→ DOCUMENT SOURCE

==============================

Pour commémorer le 32ème anniversaire du massacre de Tiananmen, un jeune artiste chinois a construit une œuvre artistique éphémère juste en face de l’Ambassade de Chine à Paris.

Trente deux briques rouges posées devant l’imposant portail de la chancellerie de l’Ambassade de Chine, boulevard des Invalides à Paris. Elles sont le symbole du trente deuxième anniversaire du massacre de Tiananmen commémoré chaque quatre juin. Les briques ont été disposées par Chiang Seeta, jeune artiste chinois, pour réaliser une performance artistique éphémère et contestatrice.
« Vous voulez un mur, vous l’aurez » est le titre de l’œuvre choisi par Chiang Seeta. Un mur qui représente donc d’abord le poids d’une histoire qui ne passe toujours pas en Chine. « Trente-deux ans après, le massacre de Tiananmen n’est toujours pas discuté en Chine », déplore l’artiste auprès des Cahiers du Nem. « Si justice n’est pas rendue, alors pour chaque année qui passe, la pression sur le régime augmente et une brique vient s’ajouter. »

==============================

→ DONNÉES FOURNIES

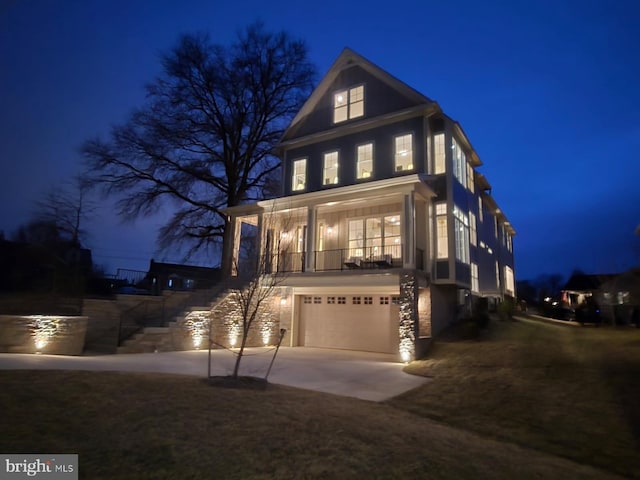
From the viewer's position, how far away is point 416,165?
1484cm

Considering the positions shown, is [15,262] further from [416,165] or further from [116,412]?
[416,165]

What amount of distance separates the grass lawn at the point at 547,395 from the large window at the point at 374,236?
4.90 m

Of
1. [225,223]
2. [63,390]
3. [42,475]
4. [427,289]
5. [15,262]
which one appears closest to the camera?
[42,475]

==============================

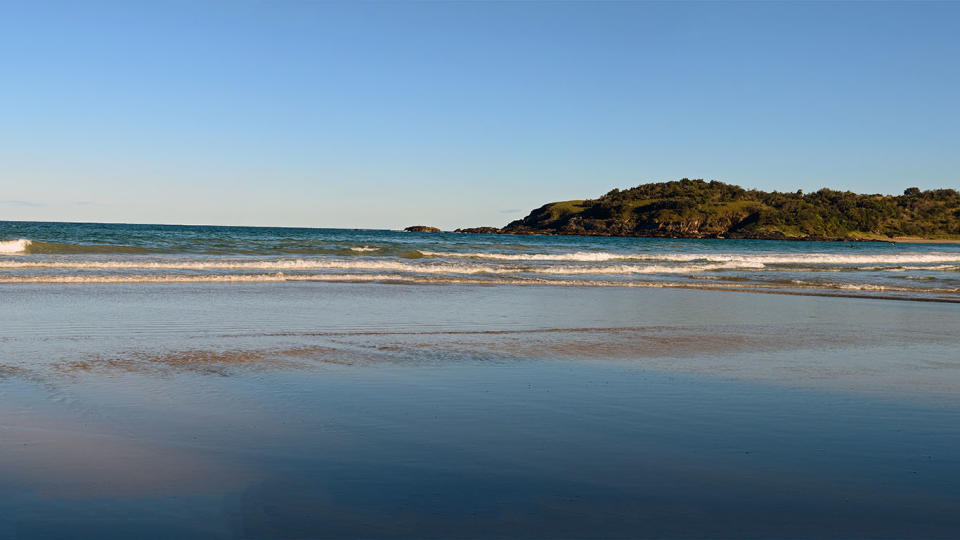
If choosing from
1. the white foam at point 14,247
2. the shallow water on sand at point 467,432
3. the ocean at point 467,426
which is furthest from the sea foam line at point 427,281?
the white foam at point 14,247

==============================

→ TÂCHE 1
Pour chacune des affirmations suivantes, déterminez si elle concorde avec le document source en répondant oui ou non, puis citez textuellement les mots décisifs du document : (a) l'œuvre compte trente-deux briques ; (b) l'œuvre a été installée devant l'Ambassade de Chine à Londres ; (c) l'artiste qui a disposé les briques s'appelle Chiang Seeta.
→ TÂCHE 2
Renvoyez chaque ligne des données contenant la chaîne « which ».
Le document source et les lignes de données proviennent de sources distinctes.

→ RÉPONSE ATTENDUE 1
(a) Oui : « Trente deux briques rouges posées devant l’imposant portail de la chancellerie de l’Ambassade de Chine »
(b) Non : « juste en face de l’Ambassade de Chine à Paris »
(c) Oui : « Les briques ont été disposées par Chiang Seeta, jeune artiste chinois »

→ RÉPONSE ATTENDUE 2
which one appears closest to the camera?
which is furthest from the sea foam line at point 427,281?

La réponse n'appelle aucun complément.